- _PROBLEM STATEMENT_
Edit the section of the guide for first-time Filipino travelers from "- Fill out a" to "friend you’re visiting)." by changing "hotel" to "guesthouse", and write out the edited passage.

- _PAGE TEXT_
════════

Traveling outside the Philippines for the first time? You might be very excited but I bet you’re a little anxious, too! There might be a lot of questions brewing in your head right now so here’s a little something to shed light on some of the things you need to know before your trip. (These tips are for Filipino travelers only.)
Every country has its own Immigration rules. Some require visas from Filipino visitors, others don’t. Some have stricter rules, others don’t. It is important that you know these rules and requirements before your flight.
But here are some frequently asked questions that I thought I could answer. Again, I’m only relying on personal experience and some knowledge that I gained in my years of working in the airline industry. Some of these might already be outdated but I’ll try my best to keep them current.
WHAT'S COVERED IN THIS GUIDE?
What are the processes at the airport?
The usual process is this:
- Pay the Travel Tax. IDEALLY, the travel tax and departure fee are already included when you book your ticket, so please check your ticket. But there are times when it isn’t the case. If not sure, check-in first. The check-in agent will tell you if you still need to settle the tax. At NAIA Terminal 3, the travel tax counters should be on your far right when you’re facing the check-in counters. It’s P1,620 per person.
- Check in! Present the Departure Card together with the Travel Tax receipt, printed ticket and passport to the check-in agent. The Agent will give you your boarding pass.
- Fill out a copy of Immigration Form (aka Departure Card). You will get it at the Check-in Counter. Note that you will need to indicate your address abroad (address of the hotel or the friend you’re visiting).

════════

- _PROVIDED DATA_
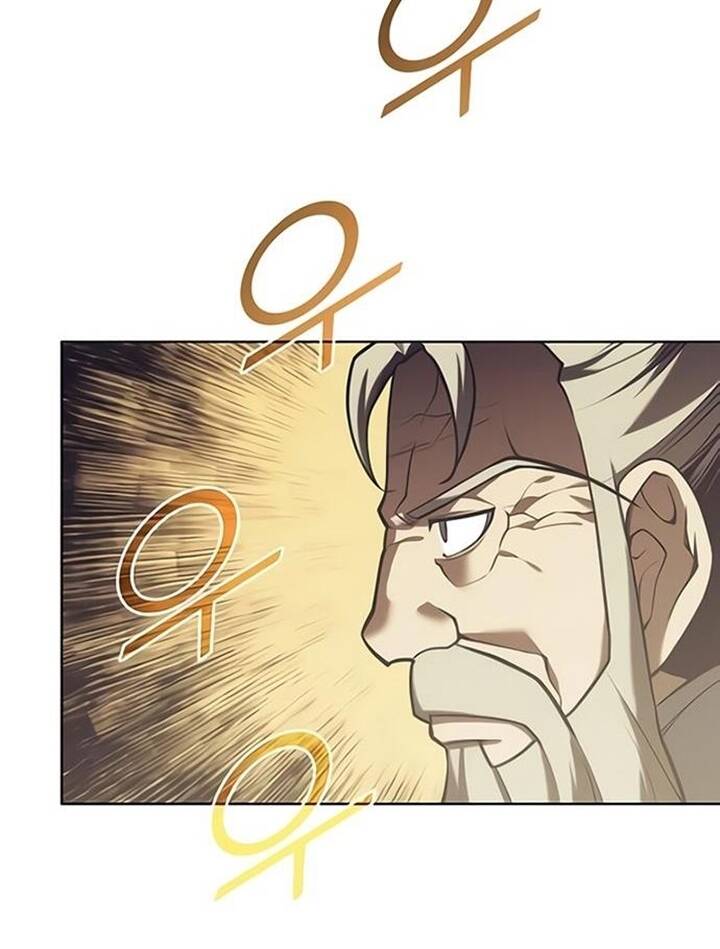 Võ Giả Bất Đắc Dĩ Chapter 85 - Trang 2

════════

- _TASK SOLUTION_
- Fill out a copy of Immigration Form (aka Departure Card). You will get it at the Check-in Counter. Note that you will need to indicate your address abroad (address of the guesthouse or the friend you’re visiting).